**Data to examine**

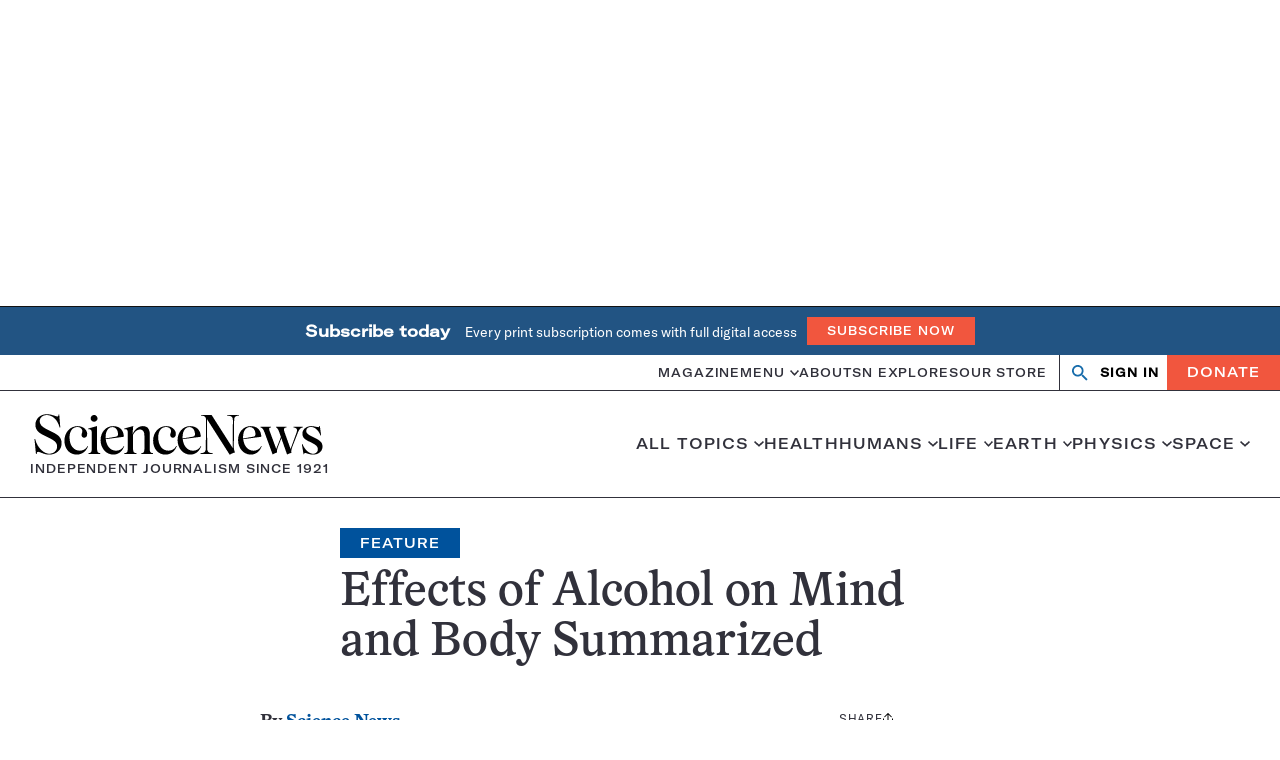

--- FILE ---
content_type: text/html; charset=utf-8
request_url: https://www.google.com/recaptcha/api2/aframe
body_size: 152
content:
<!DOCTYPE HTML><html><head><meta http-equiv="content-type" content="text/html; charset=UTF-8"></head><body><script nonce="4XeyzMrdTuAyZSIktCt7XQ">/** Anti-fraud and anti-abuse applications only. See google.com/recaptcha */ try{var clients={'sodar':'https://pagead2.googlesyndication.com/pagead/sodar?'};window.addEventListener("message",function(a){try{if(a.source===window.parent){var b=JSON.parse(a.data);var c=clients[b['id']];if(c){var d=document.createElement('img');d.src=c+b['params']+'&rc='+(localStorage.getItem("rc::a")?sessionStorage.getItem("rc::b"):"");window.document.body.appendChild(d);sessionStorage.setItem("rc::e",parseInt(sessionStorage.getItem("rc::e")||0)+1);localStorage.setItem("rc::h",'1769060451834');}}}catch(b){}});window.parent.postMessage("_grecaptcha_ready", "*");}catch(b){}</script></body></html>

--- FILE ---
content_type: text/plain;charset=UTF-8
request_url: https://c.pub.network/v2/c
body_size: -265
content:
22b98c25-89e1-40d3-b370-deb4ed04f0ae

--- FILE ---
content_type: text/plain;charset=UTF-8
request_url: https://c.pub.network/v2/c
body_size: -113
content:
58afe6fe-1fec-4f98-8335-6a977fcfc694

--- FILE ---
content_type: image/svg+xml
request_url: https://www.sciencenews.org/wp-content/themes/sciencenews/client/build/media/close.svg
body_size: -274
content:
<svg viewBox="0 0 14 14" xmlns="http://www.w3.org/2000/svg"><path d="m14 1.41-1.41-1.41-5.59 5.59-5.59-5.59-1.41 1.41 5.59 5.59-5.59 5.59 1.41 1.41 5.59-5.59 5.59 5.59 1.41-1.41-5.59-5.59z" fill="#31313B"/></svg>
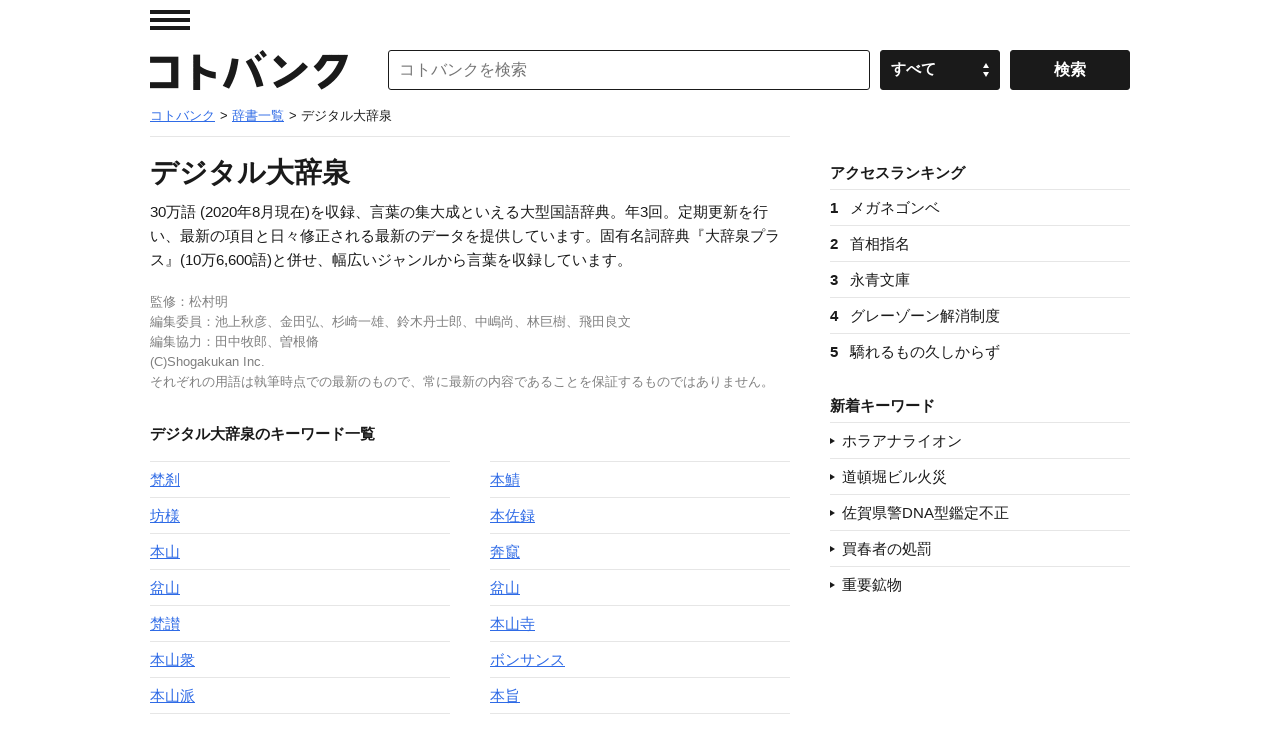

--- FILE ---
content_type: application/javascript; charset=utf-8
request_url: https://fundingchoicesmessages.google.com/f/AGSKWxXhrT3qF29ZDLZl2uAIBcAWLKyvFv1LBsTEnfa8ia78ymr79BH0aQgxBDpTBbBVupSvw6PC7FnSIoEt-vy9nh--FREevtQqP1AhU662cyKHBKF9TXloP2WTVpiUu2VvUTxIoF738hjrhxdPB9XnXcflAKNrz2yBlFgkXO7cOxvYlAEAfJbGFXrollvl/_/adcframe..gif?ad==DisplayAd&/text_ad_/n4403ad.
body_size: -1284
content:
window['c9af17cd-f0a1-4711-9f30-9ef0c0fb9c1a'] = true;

**Exercise directions**
State the number of lines in the preceding data that contain the word "recaptcha", and nothing besides.

**Reply**
2